The Jumping-Off Place by Marian Hurd McNeely

The Jumping-Off Place by Marian Hurd McNeely

Author:Marian Hurd McNeely [Marian Hurd McNeely]
Language: eng
Format: epub
Publisher: Dover Publications
Published: 2017-08-31T04:00:00+00:00


CHAPTER VII

A MESSAGE FROM UNCLE JIM

THE golden days of June became the molten days of July. The sky was cloudless and the sun was a blinding glare. The winds that stirred the air were hotter than the air itself and seemed to be blown across a fiery furnace. The meadow-larks were silent, and the gardens on the breaking withered.

Three weeks of the blazing sunshine. The green carpet that had unrolled before them two months ago disappeared, and a dry mat of slippery hay covered the earth. The corn was no longer shiny and green; the blades were pale yellow and crinkled with heat. Nobody said, any more, that it was good corn weather. At first they had complained that it was too dry; then they had said that they must get rain; now they had stopped talking about it. The few homesteaders that drove by on the trail were so discouraged and blue that they frequently didn’t rein up their horses at all as they passed by.

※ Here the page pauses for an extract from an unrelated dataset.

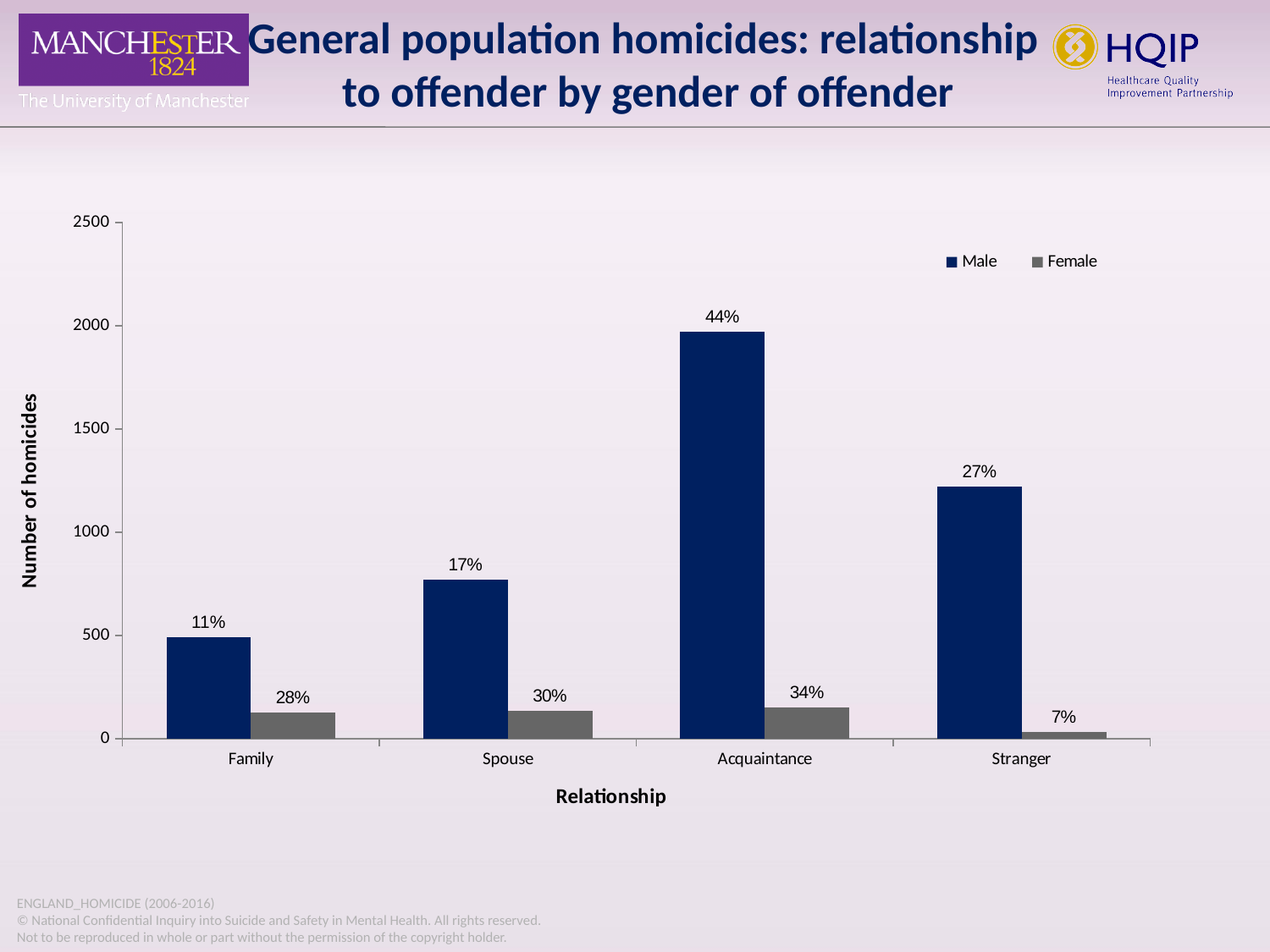
How many series does the legend list? 2 Which is taller, the Male bar for Acquaintance or the Male bar for Stranger? Acquaintance What is the title of the y axis? Number of homicides How many relationship categories are shown on the x axis? 4 What percentage label is shown on the Male bar for Family? 11% Which relationship category has the shortest Female bar? Stranger Which relationship category has the tallest Male bar? Acquaintance What percentage label is shown on the Female bar for Stranger? 7% What percentage label is shown on the Female bar for Spouse? 30% Is the Male bar for Acquaintance greater or less than 1500 homicides? greater Is the Male bar for Spouse greater or less than 1000 homicides? less What percentage label is shown on the Male bar for Acquaintance? 44%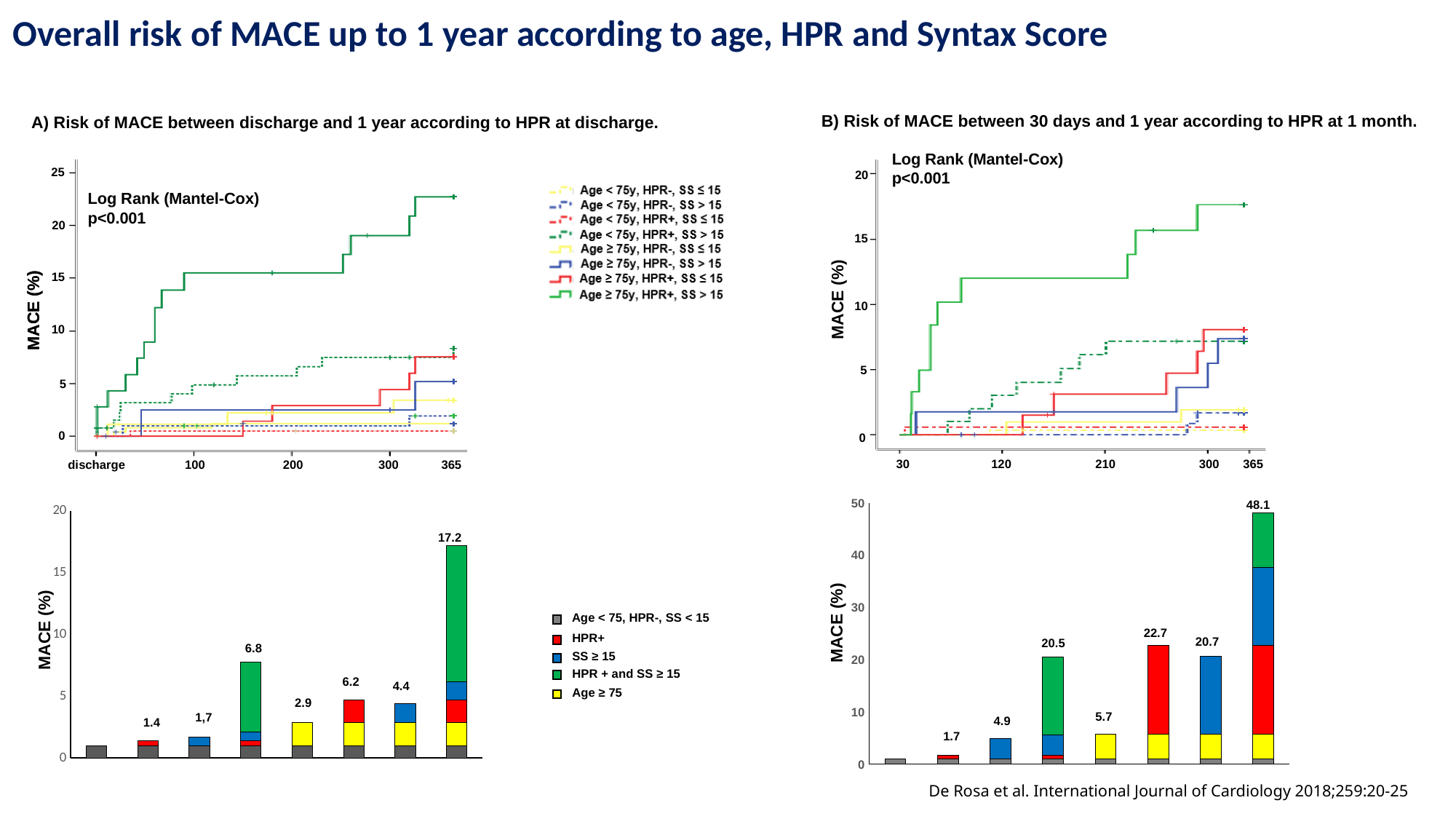
What kind of chart is the bottom-right chart in panel B? Stacked bar chart How many entries does the legend of the bottom-left stacked bar chart (panel A) list? 5 How many bars are shown in the bottom-left stacked bar chart (panel A)? 8 In the bottom-left stacked bar chart (panel A), what is the total of the tallest bar? 17.2 In the bottom-right stacked bar chart (panel B), what is the difference between the tallest bar (48.1) and the bar labelled 22.7? 25.4 In the top-left line chart (panel A), is the value of the Age ≥ 75y, HPR+, SS > 15 series at 365 days greater or less than 20? greater In the bottom-right stacked bar chart (panel B), what is the total of the tallest bar? 48.1 What Log Rank (Mantel-Cox) p-value is shown on the top-left line chart (panel A)? p<0.001 In the top-left line chart (panel A), which series reaches the highest MACE (%) at 365 days? Age ≥ 75y, HPR+, SS > 15 In the bottom-left stacked bar chart (panel A), what is the difference between the bars labelled 6.8 and 6.2? 0.6 How many series does the legend of the top-left line chart (panel A) list? 8 In the bottom-right stacked bar chart (panel B), which is larger: the sixth bar (22.7) or the seventh bar (20.7)? the sixth bar (22.7)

Becky and Dick made a brave fight to save the garden. They shielded the sickly plants from the sun with cloths and tin cans; they hoed the earth around and around the roots; they carried pail after pail of water to the clearing. But the tendrils of the cucumbers burned away, the melon vines were seared, and the tomatoes hung their limp heads. One by one the leaves on the two transplanted trees turned yellow, withered, blew away. Even Castor and Pollux looked ready to die, though each day Becky loosened the dirt around their roots, and each night she carried water from the creek to pour around them.

“I just can’t bear to lose them,” she said. “They’re the only green thing I can see from the window.”

“Wish we’d had a picture taken of the claim before everything dried up,” said Joan. “Our place looks almost as bad as the Welpses, now. If we had a contest there wouldn’t be anything to show for all that work we did.”

“I’d just as soon the Welps would get the land, if this is the kind of summers they have in Tripp County. I don’t think this is much of a place to live,” growled Phil.

The children no longer sought their old haunts. It was too hot to play near the little homestead; the prairie dog town blazed under the fierce sun; the creek was drying up. The last time they had played there water stood only in the deeper pools, and in one of the shallower basins Phil had counted twelve small striped snakes wriggling over one another in a vain attempt to get beneath the water. It was too hot to play; too hot to work. The children hung about in the shadow cast by the barn, listlessly trying and discarding schemes for comfort, and quarreling with each other. Becky’s nerves, already frayed by the heat, were more and more worn by the discord. The tiny kitchen was almost unbearable in the middle part of the day, and out of it came nothing that was appetizing.